- _INSTRUCTIONS TO FOLLOW_: Each record must be copied in full and unchanged; any image it holds is excluded.

::::::::

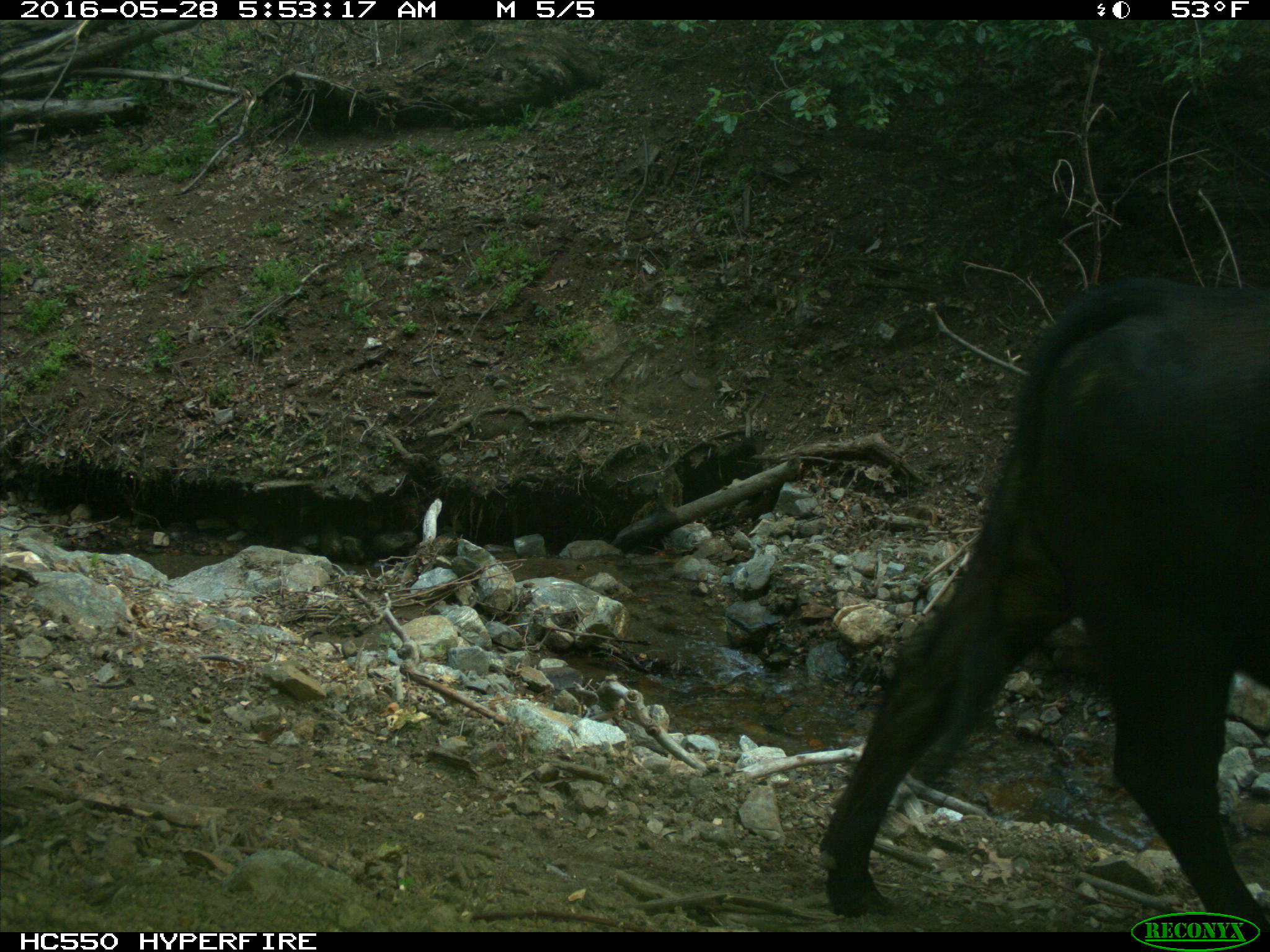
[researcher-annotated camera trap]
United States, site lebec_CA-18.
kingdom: Animalia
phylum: Chordata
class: Mammalia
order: Artiodactyla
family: Bovidae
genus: Bos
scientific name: Bos taurus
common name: domestic cow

::::::::

- _TASK RESULT_:
[researcher-annotated camera trap]
United States, site lebec_CA-18.
kingdom: Animalia
phylum: Chordata
class: Mammalia
order: Artiodactyla
family: Bovidae
genus: Bos
scientific name: Bos taurus
common name: domestic cow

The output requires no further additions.